Finally, I’m sorry but I find the suggestion that “Vagaries of vocabulary, syntax, and context "force" meanings” pretty facile. The word ‘vagaries’ should tip you off to the root of the problem. That’s like saying, ‘somehow language speaks for itself, but don’t ask me to spell out exactly how.’ Of course I’m not saying that a particular linguistic utterance can be interpreted in any old way, that there aren’t any *constraints* in interpretation. Nor am I saying that syntax and semantics don’t matter. A sentence like ‘the cat is on the mat’ has a pretty straightforward interpretation and you won’t be much argument about what it means. But this is a very simple declarative sentence whose propositional content can be laid bare simply by translating it into predicate logic and specifying a model to serve as a semantic interpretation. I’m talking about something like the 14th Amendment which does not admit of such a straightforward treatment. If it did, there would be no need for the courts to go through the trouble of distinguishing different levels of scrutiny, etc.

I don't think we disagree that much!

Historians and Judges spend a lot of time thinking about interpretation. You assert they have very different answers about "why"; I assert there are interesting similarities in their answers about "how." Musing on the latter is what I want you to do (especially now that you suggest you disagree with me).

Why?

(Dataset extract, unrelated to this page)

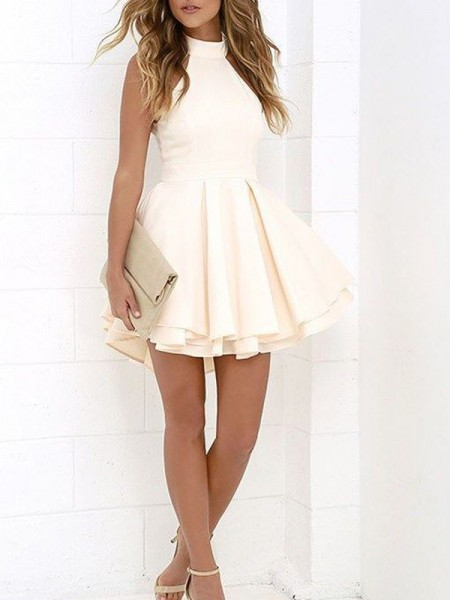 A-Line Halter Satin Short/Mini Homecoming Dresses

Because two groups that think a lot about the same practice (even, or maybe especially, if they do so for different reasons) might productively learn from one another through such musing!

So what if "they each did so for different reasons"? That certainly can't mean "there’s no need to worry too much about the implications of this similarity," especially since I care about what either can learn from the other!

As to your logical proof of my facility: I don't mind that it's a reductio ad absurdum - we can still be friends.